The Pharaoh Akhenaten decides to get rid of all the old gods. Queen Nefertiti doesn’t agree. The Chief Priest has an idea….
As usual, the full script is below the fold….
Akhenaten: Well, Nefertiti, it’s official. Aten, the sun, is now the only god.
Nefertiti: Akhenaten, do you think this is a good idea?
Akhenaten: I am the Pharaoh. I can do anything I want.
Nefertiti: But the priests aren’t happy that you got rid of the other gods and goddesses.
Akhenaten: Too bad. There is only one god, and that god is the sun.
Nefertiti: Here comes the chief priest now.
Chief priest: Excuse me, your highness.
Akhenaten: Yes, what do you want.
Chief priest: Couldn’t we have one or two minor deities in addition to Aten?
Akehnaten: Hmmm. No! Aten is the only god.
Chief priest: But people keep seeing images of the old gods around the city.
Akehnaten: Good point. We’ll build a new city, and everyone will move there.
Nefertiti [to chief priest]: Now see what you’ve done.
Chief priest: Sorry.
Akhenaten: Where’s the royal architect? Design a new city. We’ll call it “Horizon of the Sun.”
Royal architect: Yes, your majesty.
Akhenaten: Where’s the Royal Building Contractor? Get fifty thousand slaves, and start building.

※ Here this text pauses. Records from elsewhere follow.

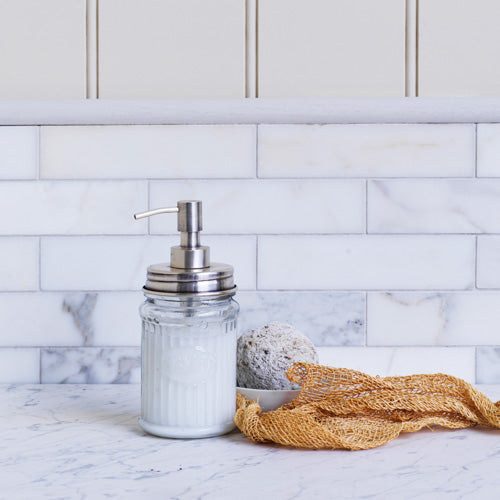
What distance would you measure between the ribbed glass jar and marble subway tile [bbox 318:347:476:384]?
30cm

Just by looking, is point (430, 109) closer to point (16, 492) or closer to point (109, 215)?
point (109, 215)

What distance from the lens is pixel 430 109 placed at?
914 mm

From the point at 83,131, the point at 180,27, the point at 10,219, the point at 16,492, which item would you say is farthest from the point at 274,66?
the point at 16,492

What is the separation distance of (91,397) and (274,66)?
21.1 inches

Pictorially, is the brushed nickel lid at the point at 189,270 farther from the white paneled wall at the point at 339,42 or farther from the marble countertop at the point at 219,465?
the white paneled wall at the point at 339,42

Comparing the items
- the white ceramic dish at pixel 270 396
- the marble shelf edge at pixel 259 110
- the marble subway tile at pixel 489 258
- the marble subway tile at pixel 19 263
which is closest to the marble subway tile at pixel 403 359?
the marble subway tile at pixel 489 258

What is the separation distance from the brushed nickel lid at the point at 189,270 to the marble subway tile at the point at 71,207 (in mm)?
264

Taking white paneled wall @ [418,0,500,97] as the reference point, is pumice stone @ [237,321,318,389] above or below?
below

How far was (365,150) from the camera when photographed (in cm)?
93

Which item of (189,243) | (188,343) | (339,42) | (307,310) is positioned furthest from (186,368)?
(339,42)

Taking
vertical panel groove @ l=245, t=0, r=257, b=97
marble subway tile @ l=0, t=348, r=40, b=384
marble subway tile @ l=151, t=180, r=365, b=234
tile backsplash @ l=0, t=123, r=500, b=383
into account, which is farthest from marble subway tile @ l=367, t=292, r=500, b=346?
marble subway tile @ l=0, t=348, r=40, b=384

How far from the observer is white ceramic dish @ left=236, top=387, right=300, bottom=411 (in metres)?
0.72

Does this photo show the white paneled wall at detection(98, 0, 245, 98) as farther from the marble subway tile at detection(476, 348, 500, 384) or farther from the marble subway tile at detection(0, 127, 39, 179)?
the marble subway tile at detection(476, 348, 500, 384)

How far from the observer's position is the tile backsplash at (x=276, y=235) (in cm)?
93
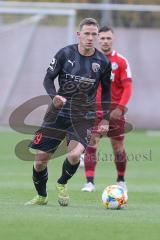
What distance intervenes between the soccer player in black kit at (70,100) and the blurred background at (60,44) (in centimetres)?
1394

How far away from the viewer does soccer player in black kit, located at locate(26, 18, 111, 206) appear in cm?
1034

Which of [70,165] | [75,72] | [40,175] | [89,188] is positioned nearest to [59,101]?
[75,72]

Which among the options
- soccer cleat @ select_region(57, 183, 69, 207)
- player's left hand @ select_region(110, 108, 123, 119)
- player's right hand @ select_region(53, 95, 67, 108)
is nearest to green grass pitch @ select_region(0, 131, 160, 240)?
soccer cleat @ select_region(57, 183, 69, 207)

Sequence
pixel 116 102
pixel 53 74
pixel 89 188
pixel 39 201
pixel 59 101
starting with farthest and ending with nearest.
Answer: pixel 116 102, pixel 89 188, pixel 39 201, pixel 53 74, pixel 59 101

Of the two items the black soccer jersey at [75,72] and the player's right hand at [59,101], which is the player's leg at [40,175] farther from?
the black soccer jersey at [75,72]

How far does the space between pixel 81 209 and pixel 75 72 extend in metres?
1.70

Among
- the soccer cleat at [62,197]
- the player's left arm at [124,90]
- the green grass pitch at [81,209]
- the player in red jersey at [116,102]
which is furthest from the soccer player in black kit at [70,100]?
the player's left arm at [124,90]

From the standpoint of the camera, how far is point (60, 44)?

Royal Building Contractor: Yes, your majesty.
Akhenaten: And be quick about it.
Royal Building Contractor: I’ll use that new technology where we use standard-size building stones.
Akhenaten: A new city for my new god. This is going to be great.
Nefertiti: You know what’s going to happen.
Akhenaten: What?
Nefertiti: As soon as you die, they’ll go back to the old gods.
Chief priest: Hey, Royal Building Contractor. Come over here where the Pharaoh can’t hear us.
Royal Building Contractor: Hi, Chief Priest. What can I do for you?
Chief priest: The Pharaoh’s good for maybe another ten years. But as soon as he dies….
Royal Building Contractor: You want my crew to chisel out anything with the new god, right?
Chief priest: Let’s be ready to bring the old gods and goddesses back as soon as we can.